I cover my discomfiture with confident small talk of the financial matters I have arranged to get us through a half year of split checking accounts, mortgage and rent payments. I call to ascertain the status of the second note on our home that will pay off all the bills and both the cars. Then I run through the paper ballet which will support the home in my absence:
”Remember, Honey: I have written all the checks for the rent and the mortgage and your allowance. Deposit the allowance check on the 15th of every month. The rent and the mortgage payments get mailed on the on the 1st. The proceeds from the land sale will give you a cushion in the green checkbook. I’m taking the blue checkbook. I’ll try to call from Spain and remember to write down any questions you might have. If you need a new washer or something, just go ahead and buy it. Don’t sweat the small stuff. Couldn’t be simpler.”
She looks doubtful and the conversation founders on the vastness of the gulf which will soon separate us.

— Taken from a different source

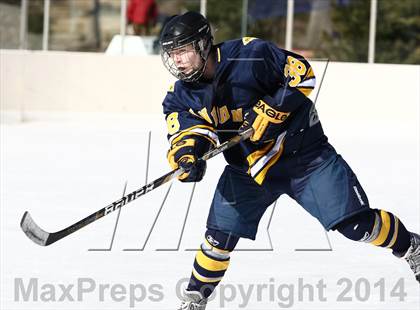 Thumbnail 3 in Holt vs. Ft. Zumwalt West (St. Louis Winter Classic) photogallery.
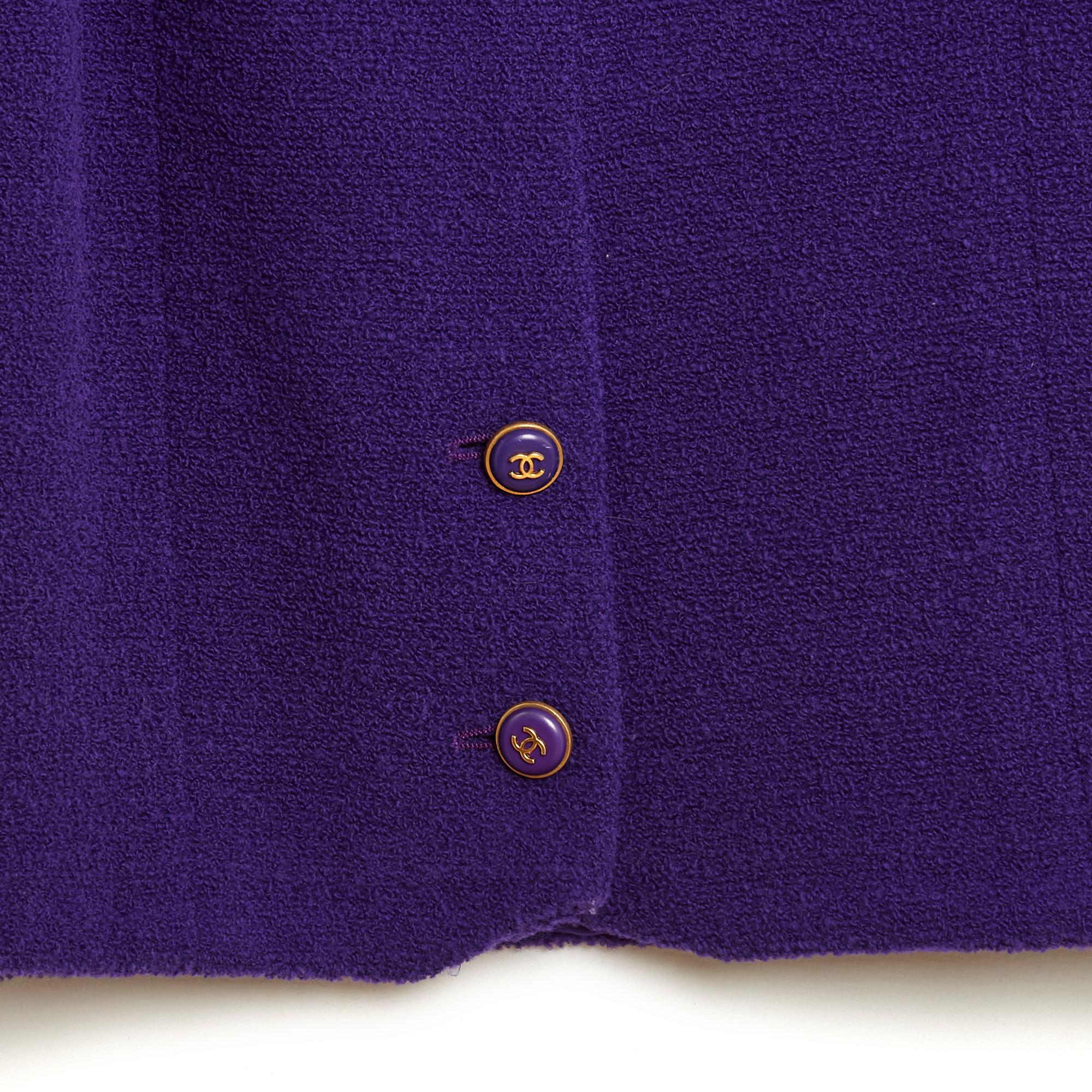 1995FW Chanel Purple Wool Bouclette Jacket Set FR34/36 For Sale 3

Outside, the weather is Jacksonville fall. Humid, but there is a hint of chill in the air. In side there is a last, very poignant love making in the big empty white house. After, as I throw bags in the car she says she wants the radio left on so she won’t return to a silent house. We hold hands most of the way out to Mayport.
Traffic is light and she looks very pretty in her new red dress. When we arrive at the pier there are knots of couples talking or embracing among the platoons of cars. We kiss a few times. It isn’t going to get any better. I tell her I love her, pick up my duffel and walk up the brow to the quarterdeck. I face aft and salute the flag and then salute the
Officer of the Deck, who obviously has been seeing a lot of stressed-out people coming up the ramp.
”I report my return onboard, Sir,” I say crisply.
”Very well” he says and returns my salute. I hop down onto the quarterdeck and turn back to look at the parking lot. She is standing next to the silver Taurus wagon. I can see the brilliance of her dress against the dirty white of the cracked concrete. I wave and then point at her. I sign a heart, then a steering wheel, followed by circular motions next to my head.
I love you, you are driving me crazy. See you in Paris.
I take a last look at the beach at Mayport, the gulls wheeling over the channel of the St. John’s river and then turn and walk through the hatch into the hangar bay. See you next year, America.
I walk forward through the Air Intermediate Maintenance (AIMD) tunnel and up two ladders to the 02 level and my stateroom. You have to ease into these things, I tell myself. I stow away my Cup o’ Soups, pistachio nuts and underwear. I lay down on my rack, just to see what the next six months were going to feel like.
I look at the creamy green paint on the bottom of the rack above me and can feel the edges of my own narrow sanctuary against each shoulder. It feels chilly and it looks like steel all around. I listen to a new tape I had bought…Indigo Girls…and thus fortified, lock the place up and go to work.
The ship departs at 1243 local, 03 November, 1989. At last the clock is running, not toward Separation but to Return.